__Activity__
Omit all images, then repeat exactly the lines below from the one containing "Madisson Jounieh - Room - 2" through the one containing "black straps a...", both ends included.

__Supplied material__
"""

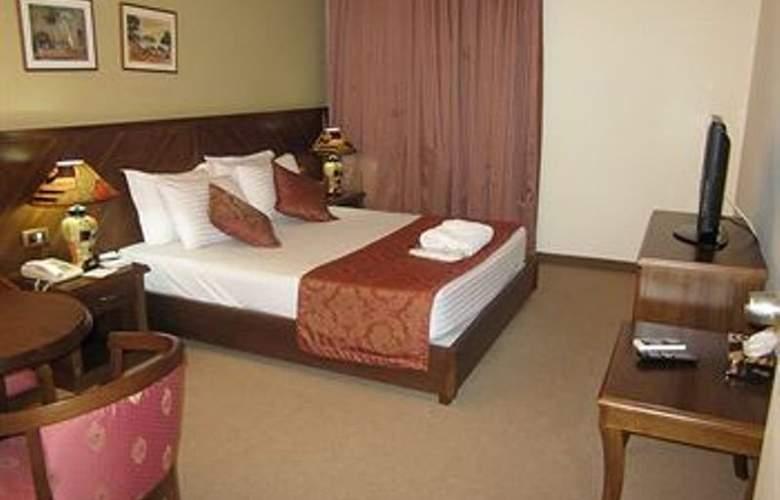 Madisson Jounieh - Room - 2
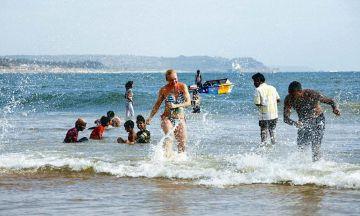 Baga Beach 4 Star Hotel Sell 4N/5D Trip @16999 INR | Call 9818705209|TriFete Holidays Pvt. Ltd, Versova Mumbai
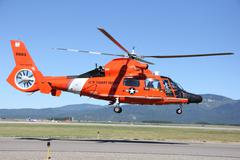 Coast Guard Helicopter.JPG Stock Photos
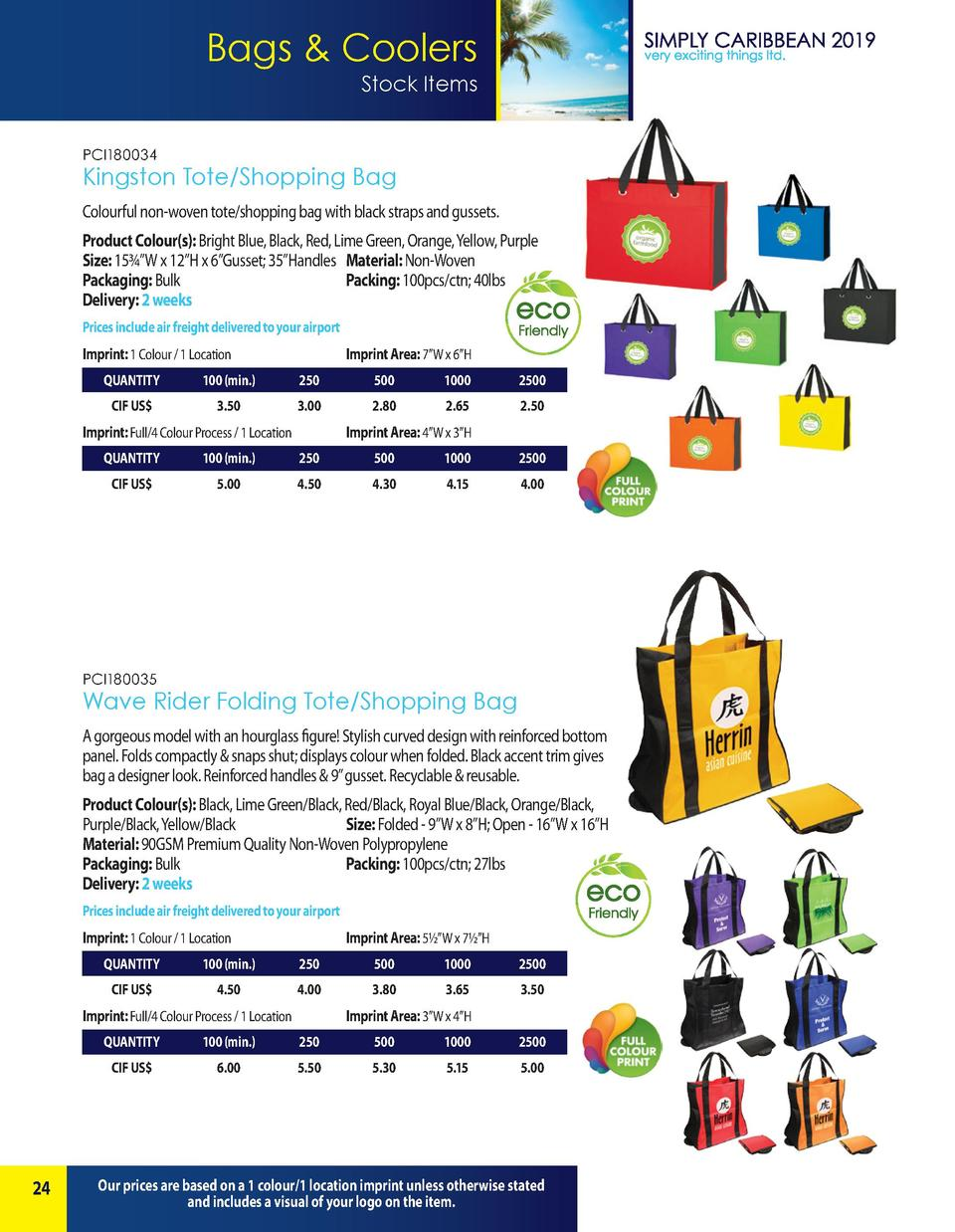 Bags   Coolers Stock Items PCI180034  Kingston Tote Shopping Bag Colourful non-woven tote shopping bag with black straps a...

"""
"""

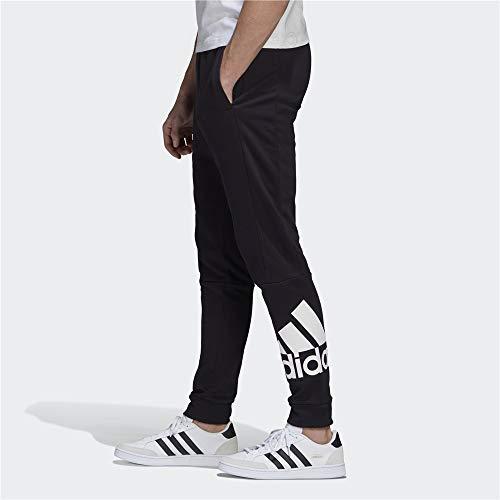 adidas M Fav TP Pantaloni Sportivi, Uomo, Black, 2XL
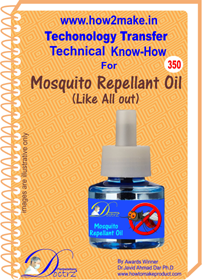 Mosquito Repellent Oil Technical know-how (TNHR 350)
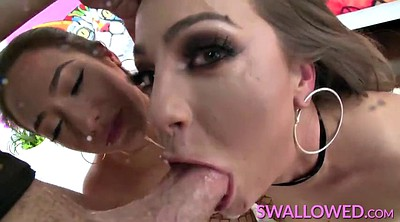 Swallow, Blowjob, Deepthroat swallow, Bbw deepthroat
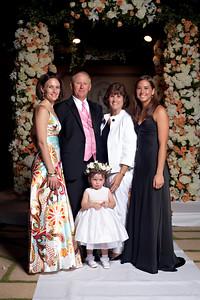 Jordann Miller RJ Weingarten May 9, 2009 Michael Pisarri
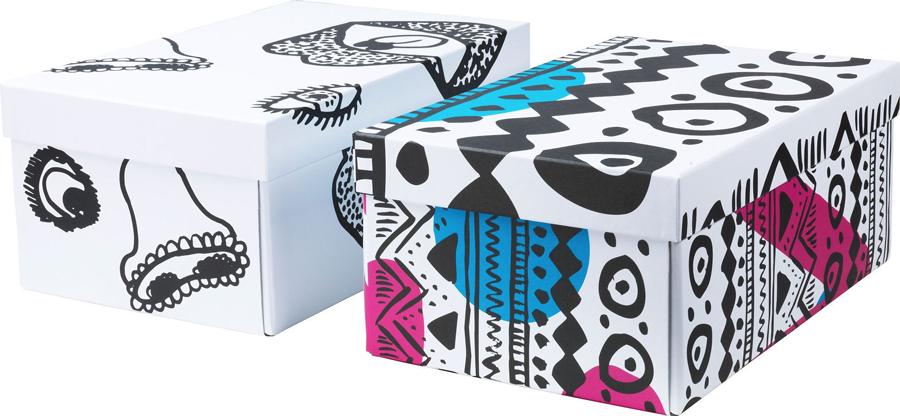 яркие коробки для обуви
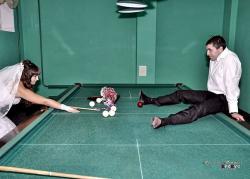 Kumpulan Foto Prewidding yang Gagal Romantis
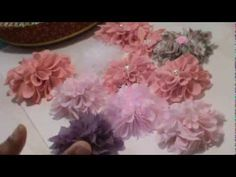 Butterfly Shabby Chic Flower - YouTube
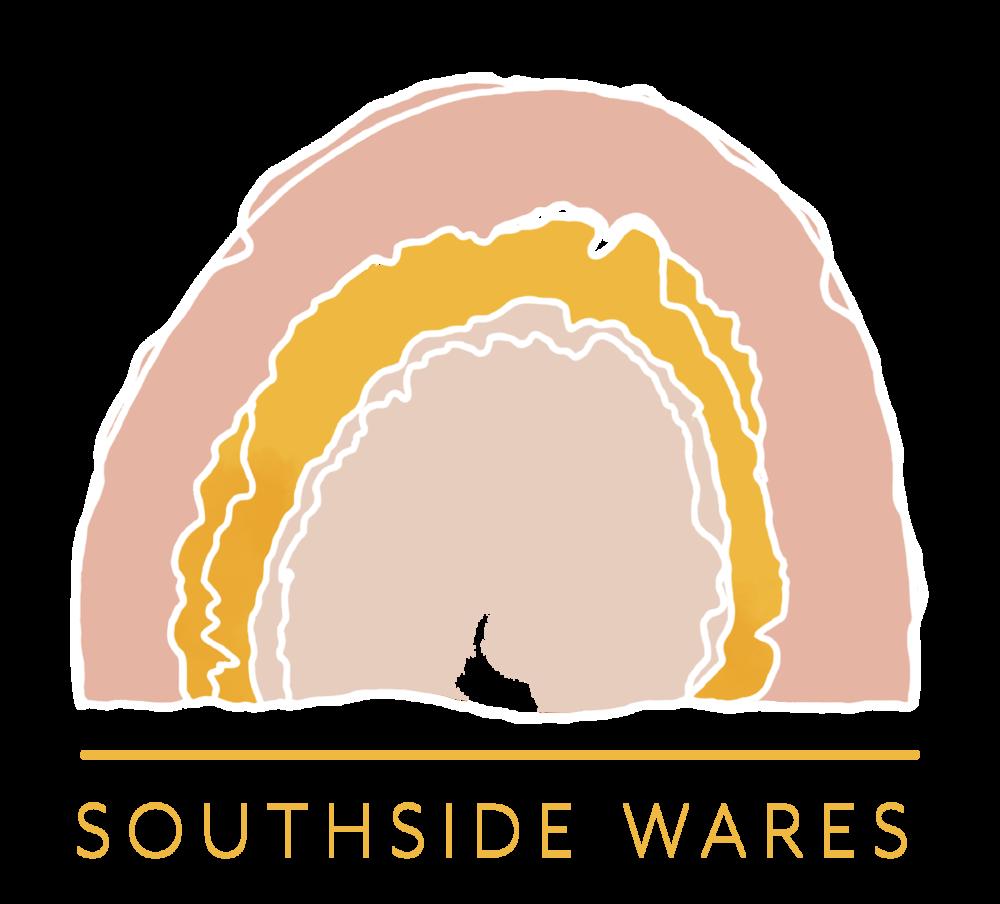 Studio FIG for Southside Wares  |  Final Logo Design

"""

__Task response__
 Madisson Jounieh - Room - 2
 Baga Beach 4 Star Hotel Sell 4N/5D Trip @16999 INR | Call 9818705209|TriFete Holidays Pvt. Ltd, Versova Mumbai
 Coast Guard Helicopter.JPG Stock Photos
 Bags   Coolers Stock Items PCI180034  Kingston Tote Shopping Bag Colourful non-woven tote shopping bag with black straps a...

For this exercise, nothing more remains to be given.